(Probably bc I'm dumb) I'm very confused by this paper. The dimensions are all over the place: first they say M is a N x d x d matrix, then it becomes N x d. And then they are trying to scale M with g_out and add it to E_attn which is a T x d matrix??? Are the gates scalars or vectors or matrices? If they are matrices then the dimensions also don't line up to M
Do they believe that it's likely to scale as high as "standard" LLMs? Or is this another state space machine moment where it turns out to be equivalent to them?
Table 2's results are interesting. If the paper is to be believed, just adding the memory model seems to improve reasoning tasks across the board.

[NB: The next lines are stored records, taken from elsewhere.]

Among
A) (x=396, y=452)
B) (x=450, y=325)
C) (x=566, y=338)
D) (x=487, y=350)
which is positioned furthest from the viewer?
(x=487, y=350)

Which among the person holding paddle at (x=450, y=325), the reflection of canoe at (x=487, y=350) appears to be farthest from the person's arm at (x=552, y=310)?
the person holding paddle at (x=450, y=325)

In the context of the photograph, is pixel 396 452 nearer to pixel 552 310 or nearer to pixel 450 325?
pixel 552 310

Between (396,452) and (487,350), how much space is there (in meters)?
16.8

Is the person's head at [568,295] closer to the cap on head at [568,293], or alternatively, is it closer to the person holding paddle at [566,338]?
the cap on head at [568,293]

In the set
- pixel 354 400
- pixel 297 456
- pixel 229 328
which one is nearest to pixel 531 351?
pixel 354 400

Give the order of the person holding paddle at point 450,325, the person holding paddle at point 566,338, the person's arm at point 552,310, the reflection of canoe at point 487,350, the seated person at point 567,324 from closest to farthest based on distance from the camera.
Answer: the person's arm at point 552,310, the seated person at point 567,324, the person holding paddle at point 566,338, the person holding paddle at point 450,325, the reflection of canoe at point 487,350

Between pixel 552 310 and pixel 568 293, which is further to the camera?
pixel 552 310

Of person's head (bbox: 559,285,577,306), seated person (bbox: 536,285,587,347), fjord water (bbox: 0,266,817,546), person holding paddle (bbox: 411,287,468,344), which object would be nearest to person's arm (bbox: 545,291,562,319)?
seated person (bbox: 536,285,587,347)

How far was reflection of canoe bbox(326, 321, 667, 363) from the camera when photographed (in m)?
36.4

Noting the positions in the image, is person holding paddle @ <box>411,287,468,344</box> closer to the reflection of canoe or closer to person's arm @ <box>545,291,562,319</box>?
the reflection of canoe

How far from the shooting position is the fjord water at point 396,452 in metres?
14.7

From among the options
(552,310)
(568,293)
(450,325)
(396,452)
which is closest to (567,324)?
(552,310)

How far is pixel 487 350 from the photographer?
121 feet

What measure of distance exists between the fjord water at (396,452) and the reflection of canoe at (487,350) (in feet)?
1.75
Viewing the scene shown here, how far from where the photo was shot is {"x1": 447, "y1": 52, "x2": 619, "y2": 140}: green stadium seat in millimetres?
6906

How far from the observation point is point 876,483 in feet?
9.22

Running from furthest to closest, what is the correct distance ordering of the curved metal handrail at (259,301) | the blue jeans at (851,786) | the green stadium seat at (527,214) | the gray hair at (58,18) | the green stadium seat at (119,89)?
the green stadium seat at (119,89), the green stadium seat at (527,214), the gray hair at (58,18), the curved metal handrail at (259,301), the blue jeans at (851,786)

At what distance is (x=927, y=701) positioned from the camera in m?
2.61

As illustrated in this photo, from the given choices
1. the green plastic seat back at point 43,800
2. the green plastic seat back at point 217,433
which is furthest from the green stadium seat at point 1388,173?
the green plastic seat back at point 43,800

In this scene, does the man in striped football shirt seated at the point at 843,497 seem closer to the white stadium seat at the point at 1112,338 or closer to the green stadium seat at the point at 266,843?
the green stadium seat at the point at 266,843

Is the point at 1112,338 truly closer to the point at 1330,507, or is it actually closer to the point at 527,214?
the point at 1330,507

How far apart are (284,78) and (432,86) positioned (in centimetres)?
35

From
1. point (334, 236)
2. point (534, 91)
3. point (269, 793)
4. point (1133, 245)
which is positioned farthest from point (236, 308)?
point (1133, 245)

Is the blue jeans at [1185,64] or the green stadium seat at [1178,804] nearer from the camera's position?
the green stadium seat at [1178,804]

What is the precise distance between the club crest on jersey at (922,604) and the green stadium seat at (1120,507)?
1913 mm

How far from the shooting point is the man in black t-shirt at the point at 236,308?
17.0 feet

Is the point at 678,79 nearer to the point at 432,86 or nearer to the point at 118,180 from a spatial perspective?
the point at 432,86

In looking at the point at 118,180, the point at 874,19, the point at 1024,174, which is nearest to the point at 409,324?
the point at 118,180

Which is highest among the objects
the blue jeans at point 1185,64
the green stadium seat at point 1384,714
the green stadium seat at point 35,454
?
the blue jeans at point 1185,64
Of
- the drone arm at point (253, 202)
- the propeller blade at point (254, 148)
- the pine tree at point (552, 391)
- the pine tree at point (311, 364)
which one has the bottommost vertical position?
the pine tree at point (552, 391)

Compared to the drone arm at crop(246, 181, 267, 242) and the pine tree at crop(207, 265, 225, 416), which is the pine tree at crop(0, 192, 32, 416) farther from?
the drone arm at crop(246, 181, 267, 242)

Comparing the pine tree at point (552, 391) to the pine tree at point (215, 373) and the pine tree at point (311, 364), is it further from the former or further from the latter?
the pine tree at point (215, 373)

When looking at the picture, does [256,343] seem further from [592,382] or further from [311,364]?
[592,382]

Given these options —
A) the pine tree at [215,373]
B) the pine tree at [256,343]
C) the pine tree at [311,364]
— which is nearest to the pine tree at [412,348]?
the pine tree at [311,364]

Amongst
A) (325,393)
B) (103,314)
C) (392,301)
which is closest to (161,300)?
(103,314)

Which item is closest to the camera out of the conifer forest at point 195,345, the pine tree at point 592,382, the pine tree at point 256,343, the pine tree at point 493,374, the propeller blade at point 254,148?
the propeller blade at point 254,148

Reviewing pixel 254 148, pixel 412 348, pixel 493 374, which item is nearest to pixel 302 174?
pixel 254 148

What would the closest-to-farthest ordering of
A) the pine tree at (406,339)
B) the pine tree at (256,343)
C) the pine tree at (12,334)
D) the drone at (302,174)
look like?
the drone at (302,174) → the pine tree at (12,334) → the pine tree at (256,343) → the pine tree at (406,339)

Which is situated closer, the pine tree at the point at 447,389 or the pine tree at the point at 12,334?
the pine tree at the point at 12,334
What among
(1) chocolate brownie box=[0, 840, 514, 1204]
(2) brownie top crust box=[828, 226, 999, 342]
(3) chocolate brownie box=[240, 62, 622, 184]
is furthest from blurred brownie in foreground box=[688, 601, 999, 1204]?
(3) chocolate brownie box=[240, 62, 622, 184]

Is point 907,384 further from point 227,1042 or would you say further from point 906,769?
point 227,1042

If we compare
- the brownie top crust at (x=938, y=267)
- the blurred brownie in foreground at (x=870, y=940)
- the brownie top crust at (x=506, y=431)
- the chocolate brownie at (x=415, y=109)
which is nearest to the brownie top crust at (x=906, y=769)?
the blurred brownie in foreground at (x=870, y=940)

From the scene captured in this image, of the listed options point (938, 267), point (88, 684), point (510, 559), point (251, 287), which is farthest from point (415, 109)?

That said, I do wonder if this a bit of mirage. At 1.7B parameters, they are 3 orders of magnitude down from 4o (well that isn't completely fair, I don't know what the average 'expert' size is in 4o, but I doubt the authors are doing mixture of experts at only 1.7B). A model can 'memorize' way more shit with that many parameters.
There are many papers that use a recurrence across sub-sequences and attention within sub-sequences. Google did this with Infini-Attention and one of the variants from the Titans paper. However, I think the earliest example of this is Transformer-XL.
There are some interesting connections between them. If you remove the softmax from the attention formula, you end up with linear attention, which has a recurrent form.
I haven't read it, but the Mamba 2 paper claims to establish a stronger connection.